Noticing and staring are not the same.


----------



## SunCMars (Feb 29, 2016)

Diana7 said:


> Noticing and staring are not the same.


I stare at the floor, at the dog, at my hands for exactly this reason!!

My eyes are controlled by two people. Guess 'who' they are?


----------



## TheDudeLebowski (Oct 10, 2017)

Of course I find people sexy. Even find voices sexy. My wife knows I like Katy Perry not really because I think she makes great music, but because I think her voice sounds so damn sexy. She's attractive herself which doesn't hurt, but I don't really watch music videos. Its just something about her voice when she sings that I can't get over. There's been other singers I thought had sexy voices too that I didn't find attractive so I don't think it would be any different if I didn't find Katy attractive. Is it weird to get turned on by a voice? I don't know. But damnit its so sexy to me. 

Of course I look, am I a man or not? My T levels are fine. I'm high drive. I can't help but notice hot girls. It would be silly to expect a healthy man to never look. I don't see how a guy can look at say Shakira for example, and not find her incredibly attractive. She is sooooooo fine!

My wife is more about characters. She finds certain actors attractive, but she is more about the parts someone plays in particular movies. Basically, its not looks for her its the way a man carries himself. His decisions and actions. The way he speaks to his woman. The strength and unwavering loyalty and dedication. She can watch lord of the rings and fawn all over Aragorn for example. Looks alone, Viggo he might not do anything for her. But his role as Aragorn, that particular character is sexy as hell to her.

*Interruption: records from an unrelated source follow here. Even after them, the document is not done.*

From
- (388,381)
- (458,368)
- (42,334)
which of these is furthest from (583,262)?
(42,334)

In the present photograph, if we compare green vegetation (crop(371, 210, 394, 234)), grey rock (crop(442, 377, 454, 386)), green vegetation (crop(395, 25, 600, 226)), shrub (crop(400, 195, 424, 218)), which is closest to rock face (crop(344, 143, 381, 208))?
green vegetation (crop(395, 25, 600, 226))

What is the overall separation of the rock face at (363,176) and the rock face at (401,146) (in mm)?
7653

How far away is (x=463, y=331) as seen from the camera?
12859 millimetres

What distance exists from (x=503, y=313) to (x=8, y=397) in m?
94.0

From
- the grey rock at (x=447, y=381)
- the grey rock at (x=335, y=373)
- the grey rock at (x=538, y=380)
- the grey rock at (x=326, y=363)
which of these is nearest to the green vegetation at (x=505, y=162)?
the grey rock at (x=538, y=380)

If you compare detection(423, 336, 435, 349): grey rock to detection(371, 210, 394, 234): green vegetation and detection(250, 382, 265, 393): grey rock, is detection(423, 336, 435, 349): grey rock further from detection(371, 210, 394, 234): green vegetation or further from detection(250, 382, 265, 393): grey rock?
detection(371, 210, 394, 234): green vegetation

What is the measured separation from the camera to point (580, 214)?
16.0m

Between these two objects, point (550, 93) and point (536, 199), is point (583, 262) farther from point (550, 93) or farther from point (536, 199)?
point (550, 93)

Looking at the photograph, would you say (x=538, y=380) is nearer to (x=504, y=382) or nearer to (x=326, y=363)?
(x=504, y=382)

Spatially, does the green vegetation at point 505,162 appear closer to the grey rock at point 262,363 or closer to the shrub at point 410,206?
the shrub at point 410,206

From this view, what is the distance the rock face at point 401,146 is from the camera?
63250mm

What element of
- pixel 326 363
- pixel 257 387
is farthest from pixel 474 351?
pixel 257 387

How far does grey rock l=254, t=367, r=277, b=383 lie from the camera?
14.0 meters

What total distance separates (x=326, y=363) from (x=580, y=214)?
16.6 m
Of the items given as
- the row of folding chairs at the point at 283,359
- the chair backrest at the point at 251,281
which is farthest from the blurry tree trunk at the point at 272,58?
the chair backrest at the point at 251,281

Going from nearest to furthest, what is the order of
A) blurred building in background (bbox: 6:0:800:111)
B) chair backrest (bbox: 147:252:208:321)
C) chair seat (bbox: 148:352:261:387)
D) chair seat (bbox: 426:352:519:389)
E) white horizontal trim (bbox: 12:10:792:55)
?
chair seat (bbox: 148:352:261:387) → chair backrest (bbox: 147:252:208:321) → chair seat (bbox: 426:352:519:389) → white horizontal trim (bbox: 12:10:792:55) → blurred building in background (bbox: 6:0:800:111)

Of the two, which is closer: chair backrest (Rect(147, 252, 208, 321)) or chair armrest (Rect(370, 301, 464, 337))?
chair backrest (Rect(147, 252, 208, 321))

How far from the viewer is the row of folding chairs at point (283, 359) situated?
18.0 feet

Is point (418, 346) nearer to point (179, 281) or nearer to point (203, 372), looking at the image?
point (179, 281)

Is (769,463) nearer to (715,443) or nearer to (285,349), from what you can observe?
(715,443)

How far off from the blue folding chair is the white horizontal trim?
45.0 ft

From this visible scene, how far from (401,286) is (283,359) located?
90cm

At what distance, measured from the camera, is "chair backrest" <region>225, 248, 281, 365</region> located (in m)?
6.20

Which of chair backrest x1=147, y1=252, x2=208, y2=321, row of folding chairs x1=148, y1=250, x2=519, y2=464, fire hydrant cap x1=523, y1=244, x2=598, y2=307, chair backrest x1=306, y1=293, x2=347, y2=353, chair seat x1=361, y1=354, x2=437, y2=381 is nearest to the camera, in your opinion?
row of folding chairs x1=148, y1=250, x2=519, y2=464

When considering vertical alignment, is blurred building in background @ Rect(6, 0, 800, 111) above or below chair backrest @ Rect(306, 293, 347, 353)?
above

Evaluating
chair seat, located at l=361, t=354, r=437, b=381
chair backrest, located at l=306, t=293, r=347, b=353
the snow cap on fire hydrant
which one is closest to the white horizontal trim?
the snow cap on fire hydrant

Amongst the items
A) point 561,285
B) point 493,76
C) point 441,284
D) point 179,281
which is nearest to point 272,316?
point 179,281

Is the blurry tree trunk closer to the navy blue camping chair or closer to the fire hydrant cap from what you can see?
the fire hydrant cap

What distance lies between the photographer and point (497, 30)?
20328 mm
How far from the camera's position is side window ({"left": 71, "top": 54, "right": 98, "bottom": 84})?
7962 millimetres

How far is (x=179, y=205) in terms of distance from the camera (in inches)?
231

So she probably isn't the type to look at a guy and think he's super hot. She's more of the type to find someone attractive if they meet certain personality traits and stuff like that. Sort of a quiet, mysterious, confidence. 

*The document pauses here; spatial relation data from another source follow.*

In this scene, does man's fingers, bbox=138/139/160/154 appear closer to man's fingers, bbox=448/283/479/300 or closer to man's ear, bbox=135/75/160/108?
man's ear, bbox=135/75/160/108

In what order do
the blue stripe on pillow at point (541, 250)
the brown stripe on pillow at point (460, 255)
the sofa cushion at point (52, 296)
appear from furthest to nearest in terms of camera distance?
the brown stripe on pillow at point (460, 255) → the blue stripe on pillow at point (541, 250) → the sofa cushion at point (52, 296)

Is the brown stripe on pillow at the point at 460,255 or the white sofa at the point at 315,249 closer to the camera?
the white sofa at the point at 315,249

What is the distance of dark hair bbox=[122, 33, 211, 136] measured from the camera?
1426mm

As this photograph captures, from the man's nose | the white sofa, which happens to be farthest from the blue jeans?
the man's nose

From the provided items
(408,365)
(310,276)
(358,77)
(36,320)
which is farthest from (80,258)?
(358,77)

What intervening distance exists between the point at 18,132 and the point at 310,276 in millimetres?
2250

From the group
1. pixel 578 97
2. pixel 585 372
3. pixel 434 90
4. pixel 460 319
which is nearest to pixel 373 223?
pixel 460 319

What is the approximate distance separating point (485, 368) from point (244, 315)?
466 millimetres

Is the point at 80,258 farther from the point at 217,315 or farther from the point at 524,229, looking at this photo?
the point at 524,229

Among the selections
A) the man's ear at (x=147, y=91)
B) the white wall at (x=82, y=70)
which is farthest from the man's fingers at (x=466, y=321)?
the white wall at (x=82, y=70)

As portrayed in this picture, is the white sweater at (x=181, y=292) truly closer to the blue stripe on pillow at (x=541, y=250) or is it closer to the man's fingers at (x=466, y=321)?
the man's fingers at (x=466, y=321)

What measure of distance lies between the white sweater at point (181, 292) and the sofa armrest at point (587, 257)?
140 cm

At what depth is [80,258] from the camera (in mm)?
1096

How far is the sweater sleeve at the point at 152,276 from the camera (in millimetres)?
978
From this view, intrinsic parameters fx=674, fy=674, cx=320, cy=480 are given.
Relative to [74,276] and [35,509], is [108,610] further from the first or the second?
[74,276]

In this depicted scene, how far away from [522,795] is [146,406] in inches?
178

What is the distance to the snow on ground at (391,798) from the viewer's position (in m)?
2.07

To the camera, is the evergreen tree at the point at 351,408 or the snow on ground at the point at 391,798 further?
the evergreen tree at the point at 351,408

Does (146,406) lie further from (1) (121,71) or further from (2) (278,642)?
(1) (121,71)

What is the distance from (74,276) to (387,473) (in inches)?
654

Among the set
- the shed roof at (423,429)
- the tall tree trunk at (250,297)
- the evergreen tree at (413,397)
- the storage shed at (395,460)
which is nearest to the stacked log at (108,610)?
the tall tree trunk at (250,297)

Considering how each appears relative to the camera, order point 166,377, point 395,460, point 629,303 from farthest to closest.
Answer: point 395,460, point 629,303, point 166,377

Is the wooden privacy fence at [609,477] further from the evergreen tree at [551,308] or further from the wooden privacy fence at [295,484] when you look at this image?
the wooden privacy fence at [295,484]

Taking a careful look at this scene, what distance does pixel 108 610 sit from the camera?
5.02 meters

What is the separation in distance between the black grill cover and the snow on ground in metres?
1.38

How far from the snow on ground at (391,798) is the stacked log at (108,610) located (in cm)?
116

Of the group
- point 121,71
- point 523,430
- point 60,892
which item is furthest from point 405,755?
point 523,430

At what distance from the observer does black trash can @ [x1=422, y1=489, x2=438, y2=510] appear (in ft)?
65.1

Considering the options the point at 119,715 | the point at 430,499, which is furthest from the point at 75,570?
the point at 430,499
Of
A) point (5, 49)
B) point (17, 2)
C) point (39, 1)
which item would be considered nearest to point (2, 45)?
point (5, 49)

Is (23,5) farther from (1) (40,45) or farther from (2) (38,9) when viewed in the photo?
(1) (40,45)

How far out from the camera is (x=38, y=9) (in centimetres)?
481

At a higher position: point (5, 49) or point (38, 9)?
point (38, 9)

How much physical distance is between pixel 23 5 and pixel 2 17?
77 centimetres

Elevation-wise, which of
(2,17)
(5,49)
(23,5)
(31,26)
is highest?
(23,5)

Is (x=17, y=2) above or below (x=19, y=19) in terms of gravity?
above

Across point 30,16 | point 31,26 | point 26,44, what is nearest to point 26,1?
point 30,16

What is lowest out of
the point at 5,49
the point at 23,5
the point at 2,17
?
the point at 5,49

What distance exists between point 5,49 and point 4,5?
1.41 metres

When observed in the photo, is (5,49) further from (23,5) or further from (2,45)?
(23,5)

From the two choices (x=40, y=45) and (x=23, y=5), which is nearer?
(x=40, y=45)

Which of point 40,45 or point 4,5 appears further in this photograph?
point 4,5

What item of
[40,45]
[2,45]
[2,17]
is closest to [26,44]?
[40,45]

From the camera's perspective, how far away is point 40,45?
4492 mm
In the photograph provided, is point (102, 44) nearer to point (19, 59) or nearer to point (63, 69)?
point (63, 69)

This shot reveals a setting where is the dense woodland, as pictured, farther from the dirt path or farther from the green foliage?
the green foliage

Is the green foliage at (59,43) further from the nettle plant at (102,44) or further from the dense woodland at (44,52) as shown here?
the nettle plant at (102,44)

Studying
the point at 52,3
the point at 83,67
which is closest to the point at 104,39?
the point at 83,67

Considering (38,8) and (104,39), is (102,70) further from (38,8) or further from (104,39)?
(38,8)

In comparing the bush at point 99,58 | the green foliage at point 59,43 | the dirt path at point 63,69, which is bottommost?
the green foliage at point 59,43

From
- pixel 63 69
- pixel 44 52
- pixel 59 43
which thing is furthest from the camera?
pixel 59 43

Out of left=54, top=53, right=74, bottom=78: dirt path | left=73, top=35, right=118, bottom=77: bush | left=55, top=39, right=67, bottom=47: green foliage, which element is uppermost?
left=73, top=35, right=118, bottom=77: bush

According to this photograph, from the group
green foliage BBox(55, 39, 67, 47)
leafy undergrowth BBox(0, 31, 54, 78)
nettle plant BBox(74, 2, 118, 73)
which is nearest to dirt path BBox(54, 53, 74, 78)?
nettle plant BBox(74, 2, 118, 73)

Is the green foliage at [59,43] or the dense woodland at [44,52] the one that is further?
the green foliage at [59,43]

Doesn't bother me at all one way or the other. We are humans. We have healthy sex drives.


----------



## Rocky Mountain Yeti (Apr 23, 2017)

As a teen, I mentioned this concept to my mom.

With regard to my Dad, she said "If he no longer notices such things, he's of no use to me."

They set a good example for being of the combination of absolute fidelity and still being human.


----------



## MLK22 (Jan 13, 2015)

TheDudeLebowski said:


> My wife is more about characters. She finds certain actors attractive, but she is more about the parts someone plays in particular movies. Basically, its not looks for her its the way a man carries himself. His decisions and actions. The way he speaks to his woman. The strength and unwavering loyalty and dedication. She can watch lord of the rings and fawn all over Aragorn for example. Looks alone, Viggo he might not do anything for her. But his role as Aragorn, that particular character is sexy as hell to her


That is SO me. Take the movie Troy... Orlando, Brad and uh... Eric Bana. On no days is Eric Bana more attractive than the previous mentioned, but in Troy-- HECTOR IS MY MAN. Lol


----------